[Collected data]
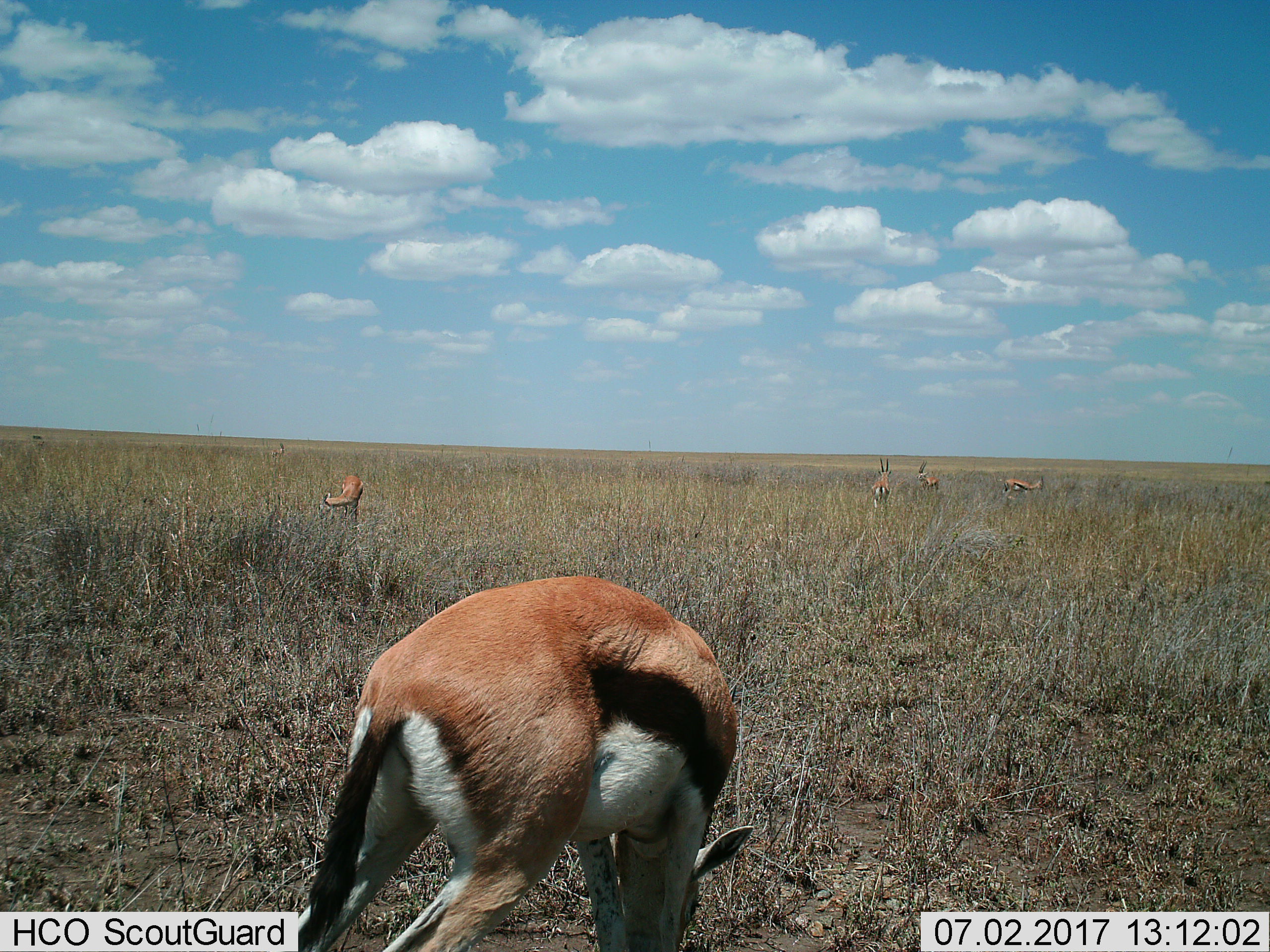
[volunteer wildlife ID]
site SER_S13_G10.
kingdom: Animalia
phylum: Chordata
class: Mammalia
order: Artiodactyla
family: Bovidae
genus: Eudorcas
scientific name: Eudorcas thomsonii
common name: thomson's gazelle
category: gazellethomsons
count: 6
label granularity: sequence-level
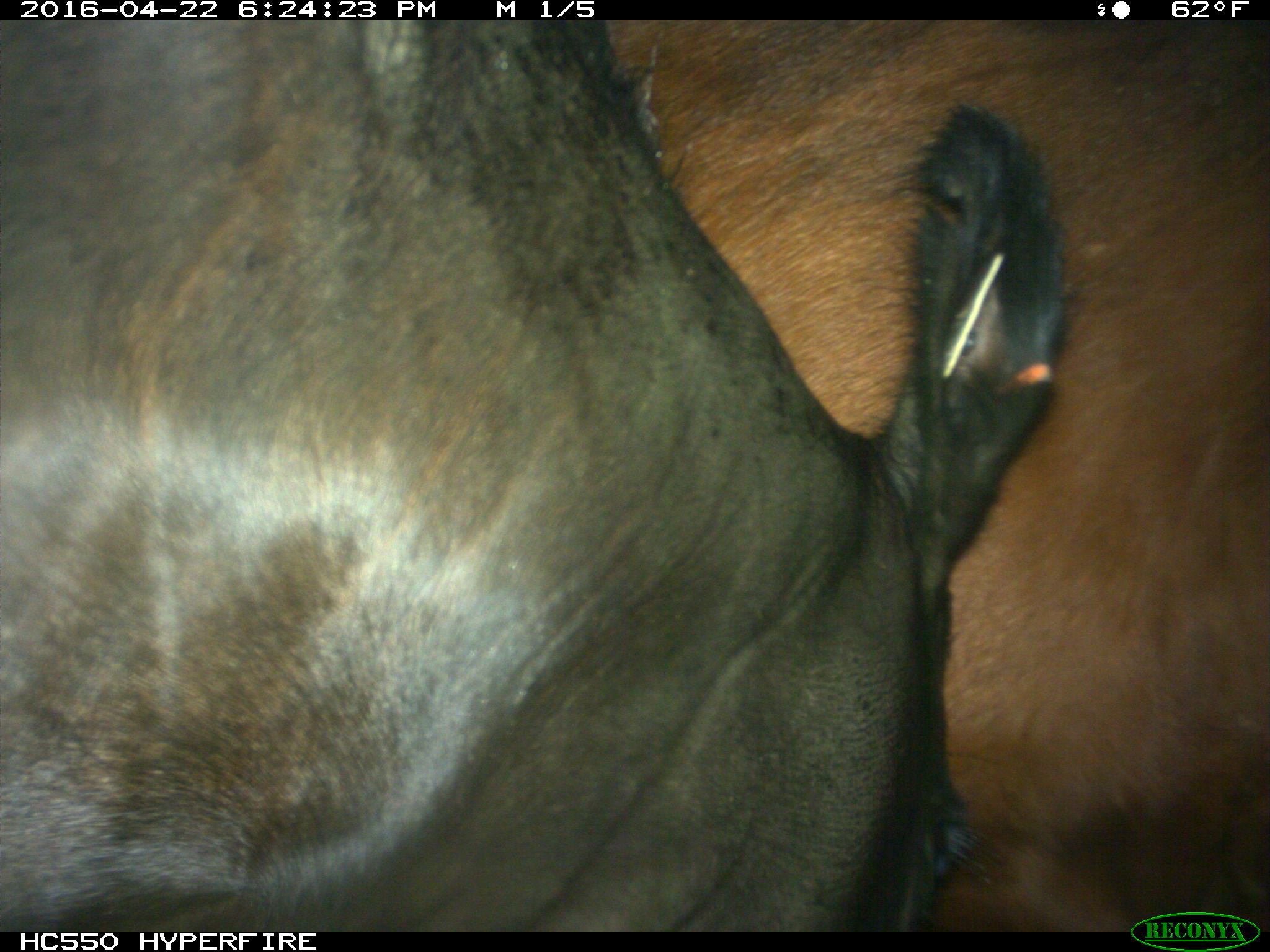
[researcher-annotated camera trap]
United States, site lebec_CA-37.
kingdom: Animalia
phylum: Chordata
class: Mammalia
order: Artiodactyla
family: Bovidae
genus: Bos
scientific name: Bos taurus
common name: domestic cow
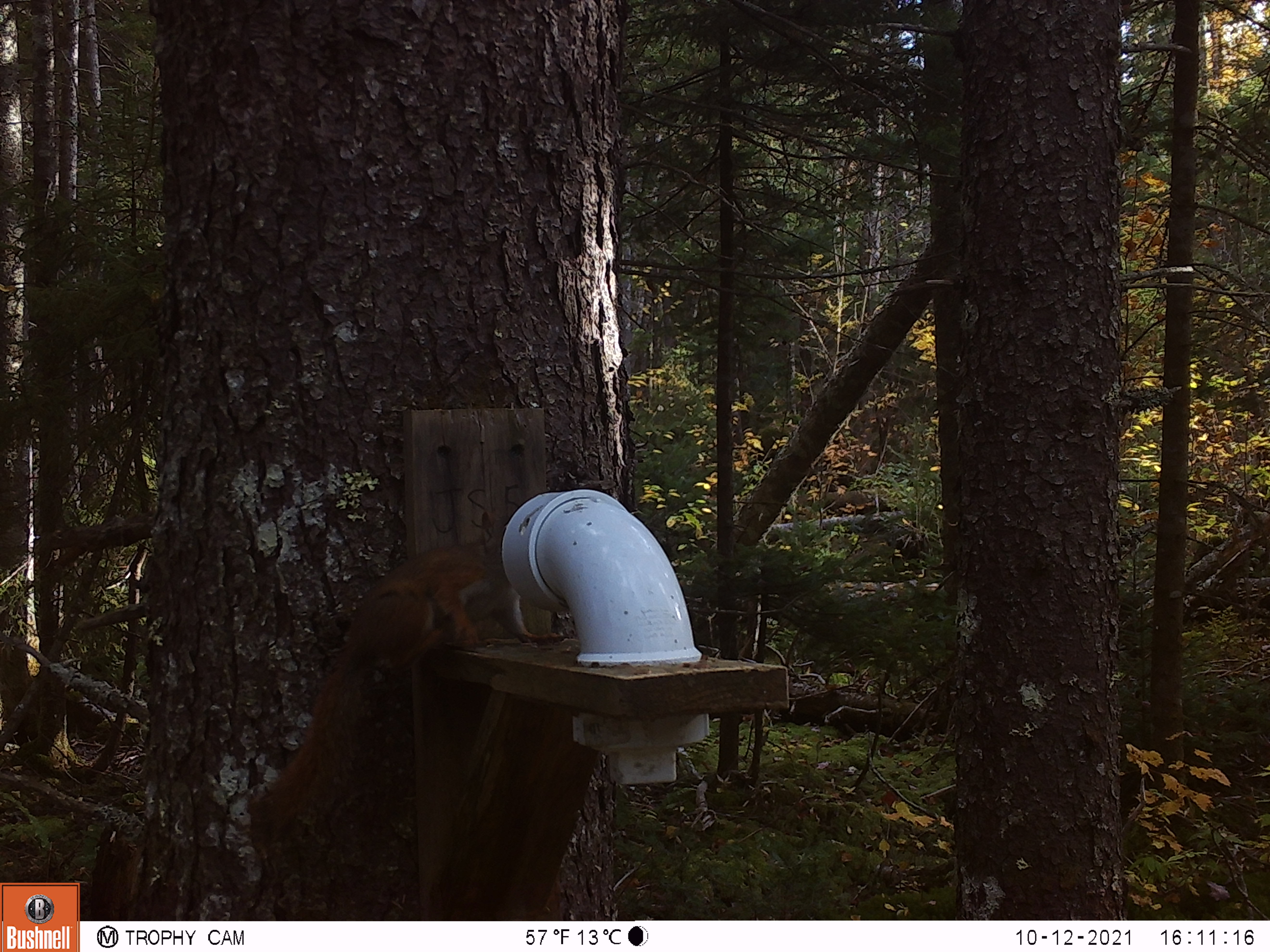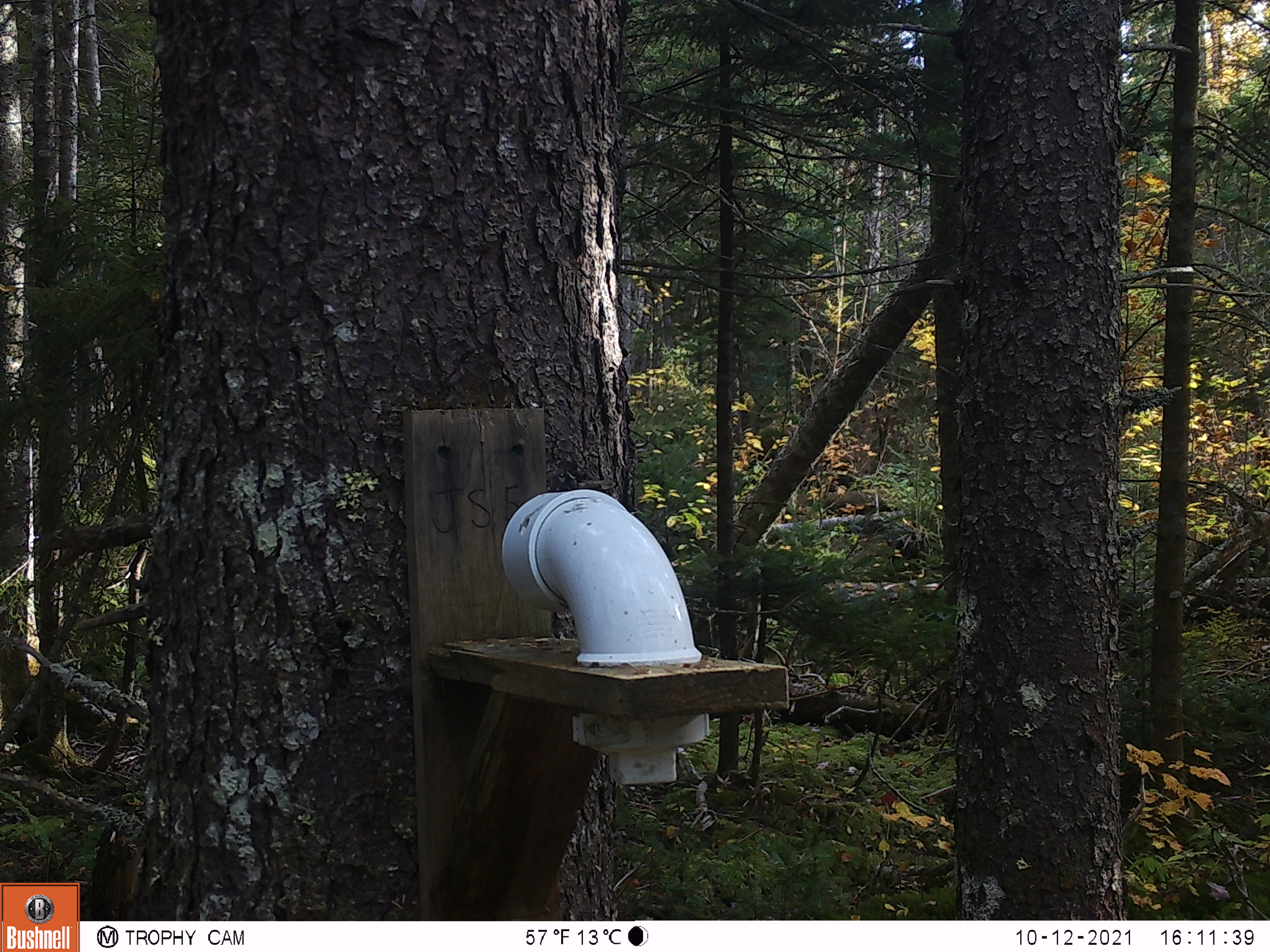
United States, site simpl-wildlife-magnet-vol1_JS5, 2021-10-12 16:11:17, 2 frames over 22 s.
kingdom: Animalia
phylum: Chordata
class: Mammalia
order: Rodentia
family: Sciuridae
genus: Tamiasciurus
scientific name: Tamiasciurus hudsonicus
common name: red squirrel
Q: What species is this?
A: Red squirrel (Tamiasciurus hudsonicus).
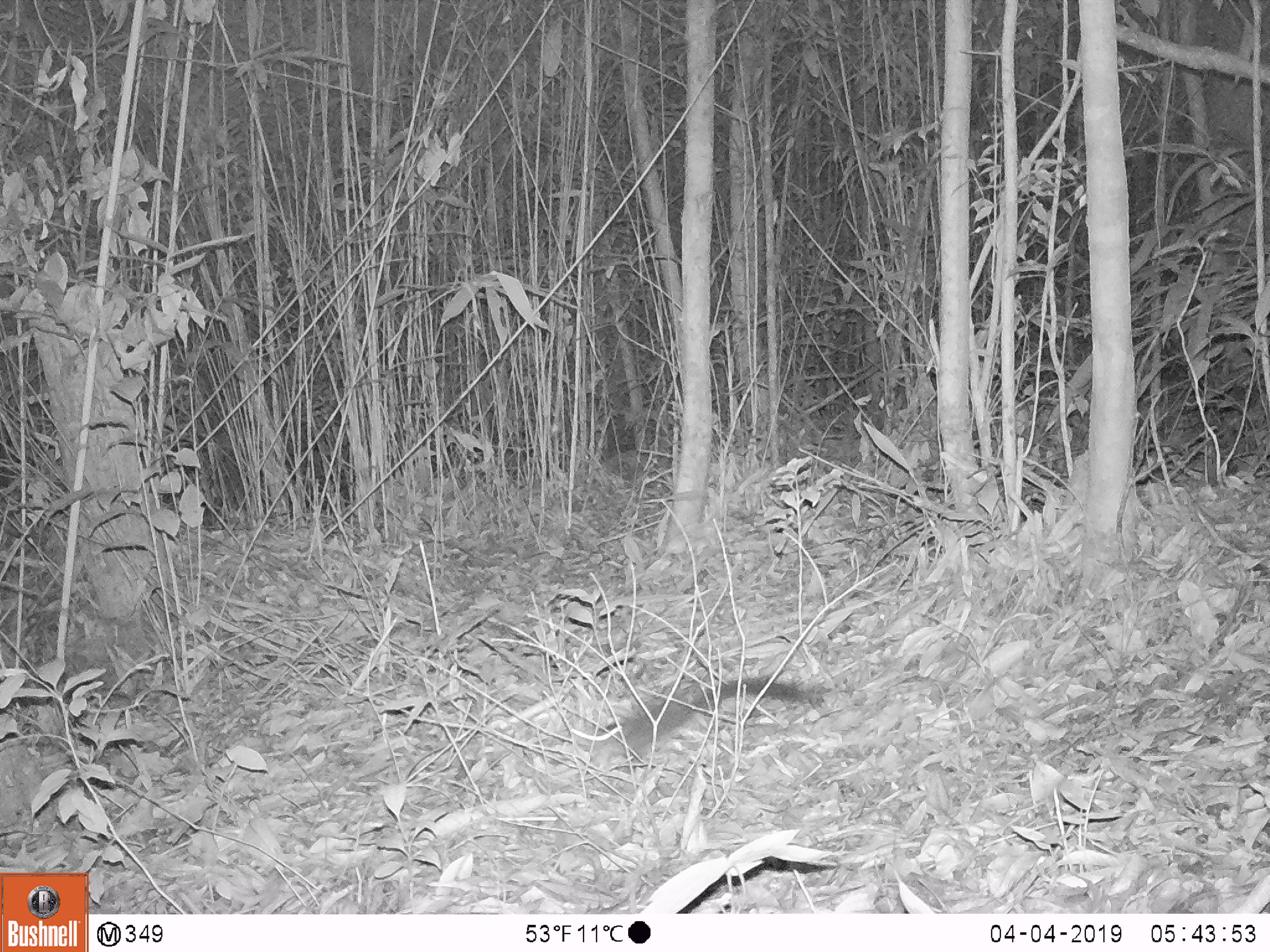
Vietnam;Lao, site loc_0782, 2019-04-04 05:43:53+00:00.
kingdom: Animalia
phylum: Chordata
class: Mammalia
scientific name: Mammalia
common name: mammal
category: unidentified small mammal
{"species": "unidentified small mammal (mammal) (Mammalia)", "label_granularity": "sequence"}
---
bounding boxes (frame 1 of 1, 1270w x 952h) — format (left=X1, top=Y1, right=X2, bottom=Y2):
unidentified small mammal: (left=569, top=677, right=811, bottom=775)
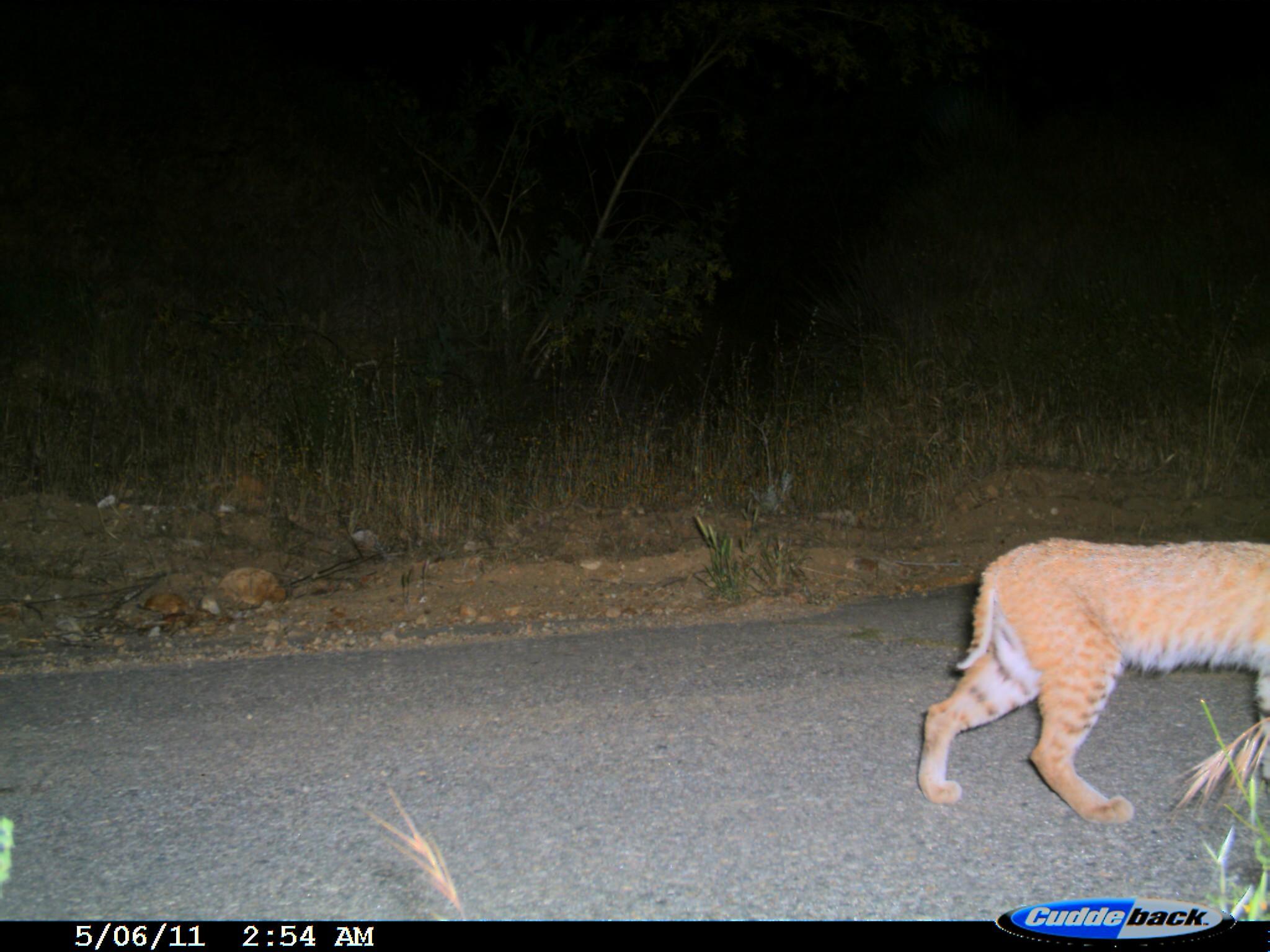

What this task involves = Where the data contains images, drop them and print the rest exactly.

Written reply =
[volunteer wildlife ID]
site SER_S13_G10.
kingdom: Animalia
phylum: Chordata
class: Mammalia
order: Artiodactyla
family: Bovidae
genus: Eudorcas
scientific name: Eudorcas thomsonii
common name: thomson's gazelle
category: gazellethomsons
count: 6
label granularity: sequence-level
[researcher-annotated camera trap]
United States, site lebec_CA-37.
kingdom: Animalia
phylum: Chordata
class: Mammalia
order: Artiodactyla
family: Bovidae
genus: Bos
scientific name: Bos taurus
common name: domestic cow
United States, site simpl-wildlife-magnet-vol1_JS5, 2021-10-12 16:11:17, 2 frames over 22 s.
kingdom: Animalia
phylum: Chordata
class: Mammalia
order: Rodentia
family: Sciuridae
genus: Tamiasciurus
scientific name: Tamiasciurus hudsonicus
common name: red squirrel
Q: What species is this?
A: Red squirrel (Tamiasciurus hudsonicus).
Vietnam;Lao, site loc_0782, 2019-04-04 05:43:53+00:00.
kingdom: Animalia
phylum: Chordata
class: Mammalia
scientific name: Mammalia
common name: mammal
category: unidentified small mammal
{"species": "unidentified small mammal (mammal) (Mammalia)", "label_granularity": "sequence"}
---
bounding boxes (frame 1 of 1, 1270w x 952h) — format (left=X1, top=Y1, right=X2, bottom=Y2):
unidentified small mammal: (left=569, top=677, right=811, bottom=775)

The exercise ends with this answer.